#### SOURCE TEXT
Team

Helena Machado

Principal investigator

Full Professor of Sociology at the Institute for Social Sciences, University of Minho. Her current research critically engages Social Studies of Science and Technology, ethics, and criminological perspectives to explore the challenges emerging from the uses of genetics in contemporary modes of governance of criminality. She has written extensively about societal and ethical implications of criminal DNA databases, media discourses about DNA technologies, and public views on these topics. Helena’s current research has a focus on the transnational genetic surveillance of criminalized populations through police and judiciary cooperation in the EU.

Rafaela Granja

Post-doctoral researcher

Rafaela Granja’s current research explores the controversies associated with scientific and technological innovations in the forensic field. Her current research explores technologies such as familial searching and forensic DNA phenotyping. Issues such as the ‘geneticisation’ of social bonds, the materialization of criminal bodies, and the exacerbation of social inequalities are her main focus. Furthermore, she also critically explores the transnational exchange of DNA data in European Union.

Nina Amelung

Post-doctoral researcher

Nina Amelung’s current research investigates the democratic challenges of cross-border biometric data-exchange. Her interest lies in public controversies and public involvement related to forensic DNA technologies across the European Union. In particular, she focuses on how controversies evolve and are shaped in different countries. Furthermore, she explores the making of ‘silenced publics’ in European crime and border control regimes which use DNA or fingerprint data.

Sheila Khan

Post-doctoral researcher

Sheila Khan is a sociologist who has published on colonial and postcolonial political, historical and social narratives between Portugal and Mozambique from an interdisciplinary approach. Her current research focus is inspired by the following motifs: to understand how the transnational sharing of DNA data and forensic genetic technologies may interfere with the social and political construction of citizenship, democracy and security regarding the presence of the Other as the post-colonial immigrant and as the illegal immigrant; and to critically explore if collective memory of former colonial countries (The Netherlands, United Kingdom and Portugal) may influence the debates on civic consciousness and human rights with regard to the use of DNA data for social control and surveillance.

Saved data entries
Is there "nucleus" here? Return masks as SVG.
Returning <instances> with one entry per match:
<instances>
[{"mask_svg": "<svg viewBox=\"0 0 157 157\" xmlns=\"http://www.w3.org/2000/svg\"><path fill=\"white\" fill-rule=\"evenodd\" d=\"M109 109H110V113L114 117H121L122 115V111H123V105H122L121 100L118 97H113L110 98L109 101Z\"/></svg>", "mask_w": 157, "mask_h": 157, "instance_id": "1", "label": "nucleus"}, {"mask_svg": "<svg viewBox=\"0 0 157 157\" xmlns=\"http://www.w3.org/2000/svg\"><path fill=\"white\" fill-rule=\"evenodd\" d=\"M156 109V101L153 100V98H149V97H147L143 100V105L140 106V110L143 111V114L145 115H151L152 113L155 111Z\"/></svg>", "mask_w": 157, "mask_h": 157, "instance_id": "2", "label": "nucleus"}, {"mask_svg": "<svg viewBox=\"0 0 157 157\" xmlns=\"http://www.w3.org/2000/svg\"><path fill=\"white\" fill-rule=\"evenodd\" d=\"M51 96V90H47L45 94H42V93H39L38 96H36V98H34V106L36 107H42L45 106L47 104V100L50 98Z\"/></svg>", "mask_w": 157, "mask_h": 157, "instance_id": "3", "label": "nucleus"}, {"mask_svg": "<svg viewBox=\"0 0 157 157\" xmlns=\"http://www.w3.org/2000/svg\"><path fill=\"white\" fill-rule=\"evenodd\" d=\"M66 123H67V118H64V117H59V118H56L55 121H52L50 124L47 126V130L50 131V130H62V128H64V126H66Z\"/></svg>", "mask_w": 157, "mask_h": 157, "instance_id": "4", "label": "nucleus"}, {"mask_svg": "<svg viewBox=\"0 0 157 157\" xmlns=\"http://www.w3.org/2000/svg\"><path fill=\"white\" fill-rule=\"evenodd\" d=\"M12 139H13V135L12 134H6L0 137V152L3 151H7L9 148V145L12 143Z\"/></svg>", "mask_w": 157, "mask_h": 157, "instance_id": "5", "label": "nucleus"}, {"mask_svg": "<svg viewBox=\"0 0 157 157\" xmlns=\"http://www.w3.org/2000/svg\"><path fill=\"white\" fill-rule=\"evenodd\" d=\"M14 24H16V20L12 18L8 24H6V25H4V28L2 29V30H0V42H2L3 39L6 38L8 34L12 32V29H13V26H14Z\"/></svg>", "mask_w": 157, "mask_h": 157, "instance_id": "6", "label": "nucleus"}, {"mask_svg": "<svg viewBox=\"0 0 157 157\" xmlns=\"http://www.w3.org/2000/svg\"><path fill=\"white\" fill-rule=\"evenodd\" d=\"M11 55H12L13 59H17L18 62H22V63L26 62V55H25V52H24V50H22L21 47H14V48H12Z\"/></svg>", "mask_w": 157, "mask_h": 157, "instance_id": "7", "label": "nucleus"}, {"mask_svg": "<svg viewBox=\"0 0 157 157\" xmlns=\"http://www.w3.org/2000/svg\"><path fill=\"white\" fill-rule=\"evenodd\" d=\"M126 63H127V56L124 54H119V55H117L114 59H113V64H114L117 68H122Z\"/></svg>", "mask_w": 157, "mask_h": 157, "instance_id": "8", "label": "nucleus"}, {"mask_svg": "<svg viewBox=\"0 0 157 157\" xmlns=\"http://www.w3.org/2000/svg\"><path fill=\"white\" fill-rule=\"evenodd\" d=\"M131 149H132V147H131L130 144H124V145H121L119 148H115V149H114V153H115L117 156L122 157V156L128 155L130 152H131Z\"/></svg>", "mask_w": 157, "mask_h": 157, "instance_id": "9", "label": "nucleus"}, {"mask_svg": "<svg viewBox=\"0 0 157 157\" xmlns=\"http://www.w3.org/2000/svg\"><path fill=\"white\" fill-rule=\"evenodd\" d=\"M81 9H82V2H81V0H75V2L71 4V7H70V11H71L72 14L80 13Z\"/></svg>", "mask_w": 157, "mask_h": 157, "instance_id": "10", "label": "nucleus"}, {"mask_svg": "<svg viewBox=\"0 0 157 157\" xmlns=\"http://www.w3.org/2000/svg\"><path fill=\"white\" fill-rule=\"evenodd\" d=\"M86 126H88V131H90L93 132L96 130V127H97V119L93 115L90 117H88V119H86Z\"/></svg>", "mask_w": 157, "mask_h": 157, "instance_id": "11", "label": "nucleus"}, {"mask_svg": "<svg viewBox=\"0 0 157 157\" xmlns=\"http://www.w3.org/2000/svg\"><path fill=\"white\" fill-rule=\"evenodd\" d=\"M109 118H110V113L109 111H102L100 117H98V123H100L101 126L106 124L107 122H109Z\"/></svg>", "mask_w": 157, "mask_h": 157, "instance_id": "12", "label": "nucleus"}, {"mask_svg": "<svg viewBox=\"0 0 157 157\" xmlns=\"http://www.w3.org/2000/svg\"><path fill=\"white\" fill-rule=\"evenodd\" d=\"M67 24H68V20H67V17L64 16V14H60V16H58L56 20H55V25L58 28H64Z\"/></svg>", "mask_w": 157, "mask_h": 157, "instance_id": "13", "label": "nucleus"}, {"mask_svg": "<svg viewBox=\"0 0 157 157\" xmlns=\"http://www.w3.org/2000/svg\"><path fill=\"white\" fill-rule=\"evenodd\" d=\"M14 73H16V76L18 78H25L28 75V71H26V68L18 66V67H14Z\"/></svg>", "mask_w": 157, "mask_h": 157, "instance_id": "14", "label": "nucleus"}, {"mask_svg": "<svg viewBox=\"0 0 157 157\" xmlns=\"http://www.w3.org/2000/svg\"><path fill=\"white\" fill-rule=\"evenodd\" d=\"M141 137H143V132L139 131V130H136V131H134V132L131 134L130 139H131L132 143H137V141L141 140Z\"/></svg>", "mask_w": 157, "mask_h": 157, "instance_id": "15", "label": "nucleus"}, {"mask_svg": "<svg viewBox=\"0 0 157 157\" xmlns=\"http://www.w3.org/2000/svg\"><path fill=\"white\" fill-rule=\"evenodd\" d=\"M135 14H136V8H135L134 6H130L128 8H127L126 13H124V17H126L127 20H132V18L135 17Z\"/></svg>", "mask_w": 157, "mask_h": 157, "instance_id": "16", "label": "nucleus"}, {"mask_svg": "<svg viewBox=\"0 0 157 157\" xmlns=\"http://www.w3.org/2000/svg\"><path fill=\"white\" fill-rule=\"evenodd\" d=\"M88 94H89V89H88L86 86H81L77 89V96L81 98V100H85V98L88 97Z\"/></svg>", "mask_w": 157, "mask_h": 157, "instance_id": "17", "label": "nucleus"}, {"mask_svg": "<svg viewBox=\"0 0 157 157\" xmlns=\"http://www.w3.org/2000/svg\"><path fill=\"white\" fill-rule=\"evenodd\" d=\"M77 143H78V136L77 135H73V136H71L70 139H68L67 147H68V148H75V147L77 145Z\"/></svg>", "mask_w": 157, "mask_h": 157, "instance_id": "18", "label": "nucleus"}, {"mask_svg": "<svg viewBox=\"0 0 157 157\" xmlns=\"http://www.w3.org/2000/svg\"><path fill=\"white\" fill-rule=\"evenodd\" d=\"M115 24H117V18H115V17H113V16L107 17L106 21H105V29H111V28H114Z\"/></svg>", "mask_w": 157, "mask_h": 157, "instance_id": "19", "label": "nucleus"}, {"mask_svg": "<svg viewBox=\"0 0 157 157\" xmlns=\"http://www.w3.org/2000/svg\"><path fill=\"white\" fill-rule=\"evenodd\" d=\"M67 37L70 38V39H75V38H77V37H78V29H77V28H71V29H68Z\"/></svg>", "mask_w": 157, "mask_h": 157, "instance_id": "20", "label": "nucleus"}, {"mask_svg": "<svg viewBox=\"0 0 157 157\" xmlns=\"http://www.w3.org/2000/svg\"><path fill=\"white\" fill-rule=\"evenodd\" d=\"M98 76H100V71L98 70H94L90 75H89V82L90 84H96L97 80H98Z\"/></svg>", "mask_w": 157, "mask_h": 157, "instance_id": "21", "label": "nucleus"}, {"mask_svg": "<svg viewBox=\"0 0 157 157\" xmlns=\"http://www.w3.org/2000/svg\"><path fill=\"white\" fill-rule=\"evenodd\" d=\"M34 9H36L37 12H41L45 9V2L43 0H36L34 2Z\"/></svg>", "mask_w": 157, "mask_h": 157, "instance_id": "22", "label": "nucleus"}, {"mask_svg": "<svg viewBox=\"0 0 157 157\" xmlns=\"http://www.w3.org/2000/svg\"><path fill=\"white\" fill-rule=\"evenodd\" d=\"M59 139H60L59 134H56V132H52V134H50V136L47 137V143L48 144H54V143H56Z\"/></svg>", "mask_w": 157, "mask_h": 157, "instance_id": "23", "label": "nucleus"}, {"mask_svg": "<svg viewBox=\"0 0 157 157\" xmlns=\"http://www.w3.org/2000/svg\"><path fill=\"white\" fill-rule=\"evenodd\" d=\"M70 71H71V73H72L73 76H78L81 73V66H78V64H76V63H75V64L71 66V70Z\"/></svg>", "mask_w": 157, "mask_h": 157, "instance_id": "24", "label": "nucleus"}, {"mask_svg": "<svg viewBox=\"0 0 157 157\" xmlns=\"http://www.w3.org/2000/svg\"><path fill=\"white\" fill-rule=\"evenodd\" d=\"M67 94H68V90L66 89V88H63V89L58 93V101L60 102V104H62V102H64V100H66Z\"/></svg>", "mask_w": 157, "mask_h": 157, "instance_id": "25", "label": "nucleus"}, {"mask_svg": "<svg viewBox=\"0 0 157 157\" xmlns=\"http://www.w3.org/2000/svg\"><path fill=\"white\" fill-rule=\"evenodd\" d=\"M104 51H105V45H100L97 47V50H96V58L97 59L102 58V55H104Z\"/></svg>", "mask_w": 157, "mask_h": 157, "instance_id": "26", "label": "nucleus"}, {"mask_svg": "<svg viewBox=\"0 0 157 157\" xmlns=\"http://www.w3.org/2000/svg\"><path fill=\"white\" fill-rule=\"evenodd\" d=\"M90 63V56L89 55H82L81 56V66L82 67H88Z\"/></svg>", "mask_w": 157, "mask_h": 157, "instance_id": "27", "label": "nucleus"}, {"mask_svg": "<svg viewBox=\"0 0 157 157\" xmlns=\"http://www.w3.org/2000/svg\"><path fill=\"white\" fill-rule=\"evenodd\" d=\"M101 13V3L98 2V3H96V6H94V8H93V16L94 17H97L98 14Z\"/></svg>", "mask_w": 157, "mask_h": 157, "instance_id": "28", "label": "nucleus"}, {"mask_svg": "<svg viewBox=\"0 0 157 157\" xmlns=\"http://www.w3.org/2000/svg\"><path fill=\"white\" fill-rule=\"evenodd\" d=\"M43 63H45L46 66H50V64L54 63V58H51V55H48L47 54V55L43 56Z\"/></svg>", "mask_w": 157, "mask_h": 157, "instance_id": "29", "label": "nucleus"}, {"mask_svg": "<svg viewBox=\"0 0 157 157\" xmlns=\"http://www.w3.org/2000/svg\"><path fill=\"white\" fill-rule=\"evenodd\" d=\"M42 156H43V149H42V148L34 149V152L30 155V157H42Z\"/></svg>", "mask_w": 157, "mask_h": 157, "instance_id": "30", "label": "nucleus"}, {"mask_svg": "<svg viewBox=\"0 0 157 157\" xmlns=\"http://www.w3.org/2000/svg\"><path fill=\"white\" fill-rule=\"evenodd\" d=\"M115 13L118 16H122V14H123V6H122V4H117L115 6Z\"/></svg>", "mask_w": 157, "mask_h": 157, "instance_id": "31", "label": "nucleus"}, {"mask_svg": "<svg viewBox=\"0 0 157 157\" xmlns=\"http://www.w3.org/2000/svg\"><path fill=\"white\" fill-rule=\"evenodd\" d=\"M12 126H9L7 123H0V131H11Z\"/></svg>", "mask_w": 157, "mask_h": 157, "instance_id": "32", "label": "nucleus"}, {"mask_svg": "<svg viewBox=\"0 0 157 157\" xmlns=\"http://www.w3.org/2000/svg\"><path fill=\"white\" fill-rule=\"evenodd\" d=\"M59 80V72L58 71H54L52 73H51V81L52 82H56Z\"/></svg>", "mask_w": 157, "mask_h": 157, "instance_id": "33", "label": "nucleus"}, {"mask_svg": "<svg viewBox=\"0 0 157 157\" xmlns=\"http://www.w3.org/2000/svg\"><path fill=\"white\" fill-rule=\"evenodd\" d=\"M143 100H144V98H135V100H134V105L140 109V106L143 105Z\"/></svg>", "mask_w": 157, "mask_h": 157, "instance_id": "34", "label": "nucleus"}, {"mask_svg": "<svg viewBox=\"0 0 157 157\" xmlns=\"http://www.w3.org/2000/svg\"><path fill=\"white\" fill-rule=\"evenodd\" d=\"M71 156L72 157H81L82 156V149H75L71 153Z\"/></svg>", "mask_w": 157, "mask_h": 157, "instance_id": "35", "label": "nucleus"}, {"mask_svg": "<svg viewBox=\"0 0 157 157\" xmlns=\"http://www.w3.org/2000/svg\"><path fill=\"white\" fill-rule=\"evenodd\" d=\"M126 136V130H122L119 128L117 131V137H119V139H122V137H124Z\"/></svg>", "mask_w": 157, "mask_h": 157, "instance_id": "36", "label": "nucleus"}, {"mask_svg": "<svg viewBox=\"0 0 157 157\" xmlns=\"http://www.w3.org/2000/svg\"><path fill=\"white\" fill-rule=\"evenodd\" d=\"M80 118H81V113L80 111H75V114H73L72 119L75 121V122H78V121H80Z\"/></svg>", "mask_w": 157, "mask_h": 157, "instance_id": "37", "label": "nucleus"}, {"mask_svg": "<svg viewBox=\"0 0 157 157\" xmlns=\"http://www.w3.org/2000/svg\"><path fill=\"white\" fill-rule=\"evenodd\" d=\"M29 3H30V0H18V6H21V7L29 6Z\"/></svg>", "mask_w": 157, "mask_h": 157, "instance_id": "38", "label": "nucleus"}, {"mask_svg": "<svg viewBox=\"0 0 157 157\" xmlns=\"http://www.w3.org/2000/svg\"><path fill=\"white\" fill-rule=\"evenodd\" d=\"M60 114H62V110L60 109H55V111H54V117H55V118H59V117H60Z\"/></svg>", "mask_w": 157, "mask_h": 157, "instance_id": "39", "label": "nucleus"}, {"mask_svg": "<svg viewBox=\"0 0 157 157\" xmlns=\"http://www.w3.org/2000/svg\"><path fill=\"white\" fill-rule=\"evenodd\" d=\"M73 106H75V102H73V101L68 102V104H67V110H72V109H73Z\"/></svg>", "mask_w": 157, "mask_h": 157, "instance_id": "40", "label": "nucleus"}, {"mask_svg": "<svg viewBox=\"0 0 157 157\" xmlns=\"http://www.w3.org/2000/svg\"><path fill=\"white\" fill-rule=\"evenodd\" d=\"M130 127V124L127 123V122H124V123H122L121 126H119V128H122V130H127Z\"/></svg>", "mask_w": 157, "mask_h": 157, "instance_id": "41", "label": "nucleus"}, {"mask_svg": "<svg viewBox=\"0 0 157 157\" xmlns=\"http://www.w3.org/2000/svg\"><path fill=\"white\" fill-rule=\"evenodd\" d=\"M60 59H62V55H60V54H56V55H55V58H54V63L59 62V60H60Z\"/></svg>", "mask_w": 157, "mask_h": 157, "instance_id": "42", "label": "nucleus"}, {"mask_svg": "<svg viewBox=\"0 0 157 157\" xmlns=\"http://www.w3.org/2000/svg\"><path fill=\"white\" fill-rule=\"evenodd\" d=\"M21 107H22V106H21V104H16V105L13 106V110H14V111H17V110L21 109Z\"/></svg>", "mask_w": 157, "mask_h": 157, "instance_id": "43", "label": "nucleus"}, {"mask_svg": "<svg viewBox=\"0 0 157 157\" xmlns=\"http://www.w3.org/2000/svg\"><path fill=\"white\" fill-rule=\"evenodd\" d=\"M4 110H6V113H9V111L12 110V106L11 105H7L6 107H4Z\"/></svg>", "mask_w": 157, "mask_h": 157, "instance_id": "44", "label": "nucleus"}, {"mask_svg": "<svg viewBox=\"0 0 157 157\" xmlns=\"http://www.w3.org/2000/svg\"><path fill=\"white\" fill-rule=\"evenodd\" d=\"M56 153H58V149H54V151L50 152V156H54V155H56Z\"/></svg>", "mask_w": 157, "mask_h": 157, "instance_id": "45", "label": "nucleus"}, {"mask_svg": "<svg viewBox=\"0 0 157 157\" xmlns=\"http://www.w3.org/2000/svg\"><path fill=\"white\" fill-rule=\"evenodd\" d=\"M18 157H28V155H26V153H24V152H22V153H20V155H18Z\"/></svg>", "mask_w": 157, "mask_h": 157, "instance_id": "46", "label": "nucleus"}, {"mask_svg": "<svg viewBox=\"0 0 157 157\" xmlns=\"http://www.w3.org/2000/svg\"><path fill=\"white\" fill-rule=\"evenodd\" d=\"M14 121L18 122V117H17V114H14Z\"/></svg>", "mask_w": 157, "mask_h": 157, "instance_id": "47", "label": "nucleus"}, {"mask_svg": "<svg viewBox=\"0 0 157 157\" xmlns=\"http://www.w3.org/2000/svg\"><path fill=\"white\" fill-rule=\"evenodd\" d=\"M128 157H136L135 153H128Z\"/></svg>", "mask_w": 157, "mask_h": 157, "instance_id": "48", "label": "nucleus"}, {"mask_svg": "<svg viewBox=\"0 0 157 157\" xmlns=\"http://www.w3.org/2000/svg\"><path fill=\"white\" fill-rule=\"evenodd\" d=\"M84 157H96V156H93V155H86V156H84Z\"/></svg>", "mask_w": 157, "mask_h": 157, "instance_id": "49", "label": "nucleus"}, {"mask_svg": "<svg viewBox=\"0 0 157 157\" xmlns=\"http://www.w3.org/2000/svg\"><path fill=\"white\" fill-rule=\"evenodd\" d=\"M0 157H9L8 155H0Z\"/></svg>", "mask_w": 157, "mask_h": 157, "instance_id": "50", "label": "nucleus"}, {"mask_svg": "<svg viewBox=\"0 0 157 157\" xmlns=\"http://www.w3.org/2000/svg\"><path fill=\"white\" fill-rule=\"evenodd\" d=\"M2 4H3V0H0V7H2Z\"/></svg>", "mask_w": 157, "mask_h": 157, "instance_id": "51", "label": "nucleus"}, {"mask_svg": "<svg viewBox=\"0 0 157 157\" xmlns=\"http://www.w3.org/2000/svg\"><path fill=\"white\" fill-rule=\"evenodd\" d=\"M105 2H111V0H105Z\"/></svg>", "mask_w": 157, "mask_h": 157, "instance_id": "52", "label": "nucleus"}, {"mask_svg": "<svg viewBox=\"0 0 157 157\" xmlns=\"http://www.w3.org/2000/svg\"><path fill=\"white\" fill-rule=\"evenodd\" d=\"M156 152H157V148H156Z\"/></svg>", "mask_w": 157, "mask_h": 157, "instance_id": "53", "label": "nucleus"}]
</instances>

#### WORK INSTRUCTION 1
Write out the passage of the team page from "Sheila Khan is" up to and including "control and surveillance.".
#### WORK INSTRUCTION 2
Condense the team page paragraph that begins "Nina Amelung’s current research investigates" into a short bulleted list that keeps its main facts.
#### WORK INSTRUCTION 3
According to the team page, which former colonial countries does Sheila Khan's research name?
The records are separate material and do not belong to the team page.

#### EXERCISE RESULT 1
Sheila Khan is a sociologist who has published on colonial and postcolonial political, historical and social narratives between Portugal and Mozambique from an interdisciplinary approach. Her current research focus is inspired by the following motifs: to understand how the transnational sharing of DNA data and forensic genetic technologies may interfere with the social and political construction of citizenship, democracy and security regarding the presence of the Other as the post-colonial immigrant and as the illegal immigrant; and to critically explore if collective memory of former colonial countries (The Netherlands, United Kingdom and Portugal) may influence the debates on civic consciousness and human rights with regard to the use of DNA data for social control and surveillance.

#### EXERCISE RESULT 2
- Investigates the democratic challenges of cross-border biometric data exchange.
- Is interested in public controversies and public involvement related to forensic DNA technologies across the European Union.
- Focuses on how these controversies evolve and are shaped in different countries.
- Explores the making of "silenced publics" in European crime and border control regimes that use DNA or fingerprint data.

#### EXERCISE RESULT 3
The Netherlands, the United Kingdom and Portugal.